院长皱着眉头,“你这个思想有问题。”
“哦?”
陶酥歪头问道,“什么问题?”
院长,“我们应该为人民服务。”
陶酥,“我不是人民吗?你咋不为我服务,还想着道德绑架我,不如你的意你就破防了。”
院长被她问的不知道怎么反驳,讷讷的说,“可是你是军属,不是普通的人民。”
陶酥气笑了,干脆地高声说,“你别车轱辘话来回说,军属只能奉献,军人只能奉献,在你这里,我们一家子就奉献就对了。我告诉你,我跟你的想法不一样。你别在我身上浪费时间了,我不会在你们医院上班的。你去找我爷爷,找领导,你就是找到伟人那里,我也是不干!我就不信了,谁还敢把我绑上手术台不成。”
这院长脑子里有泡,跟他说话简直是浪费时间。
“你!你!”
院长被气了个倒仰。
陶然笑着说,“院长,陶酥的态度已经十分清楚了,我们就不留你了,周昊的伤还需要好好养着,你先去忙,给他时间休息。”
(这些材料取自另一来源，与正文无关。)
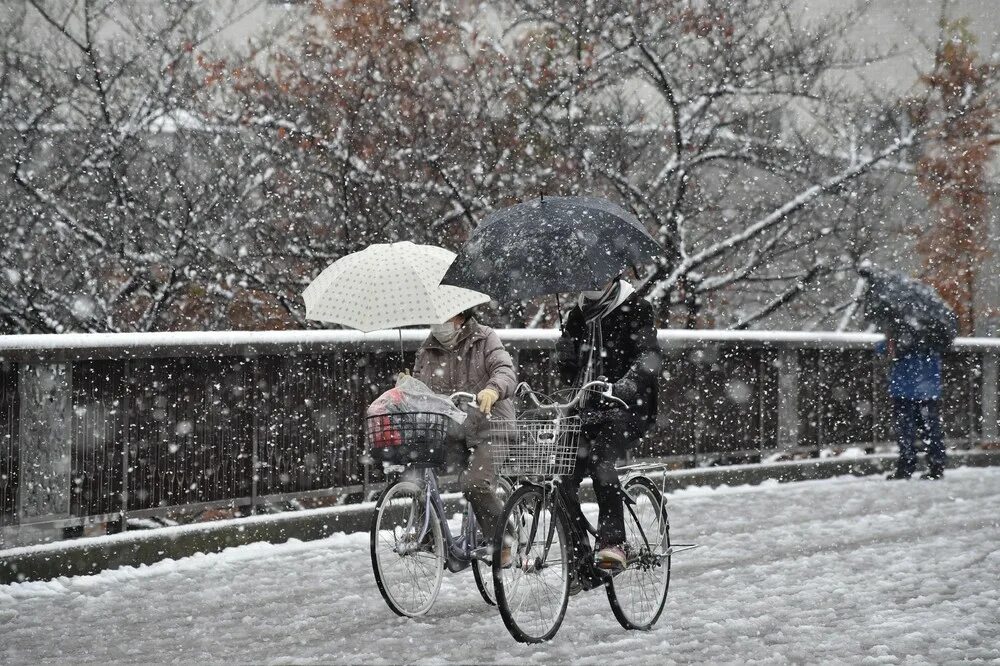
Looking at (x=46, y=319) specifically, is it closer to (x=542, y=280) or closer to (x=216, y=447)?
(x=216, y=447)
院长还想要说话,被耿远航和刚才陶酥激动的时候就推门进来的沈好一起架出病房。
“她说病人的死活和她没有关系,怎么就没有关系了?”
院长站在办公室,对耿远航絮絮叨叨。
耿远航说,“陶酥说的有道理,她又不是医生,跟她有什么关系?”
院长不赞同的说,“可她的医术很好,手术的技术比你都好。”
耿远航无奈道,“院长,陶酥医术好就要当医生,她要是会外语就要去当翻译,会做桌子就要当木匠,她要是会什么就要干什么,那她一天二十四小时不睡觉,时间也不够用,早晚得累死。”
“话不是这么说的。”
院长说。
耿远航毫不留情的说,“你就是这个意思。我可跟你说,我家老头子稀罕陶酥稀罕的不得了。她这嚣张的样子,我家老头子看着高兴。你别想着逼她,被逼急了,她什么都干得出来。”
“你们家就不管管?”
院长问。
耿远航说,“她又没有错,我们耿家就这么一个女孩,断然不会让她受委屈的。别说管管,就算她把天捅个窟窿,我们耿家也得举全家之力,想方设法的她堵上。”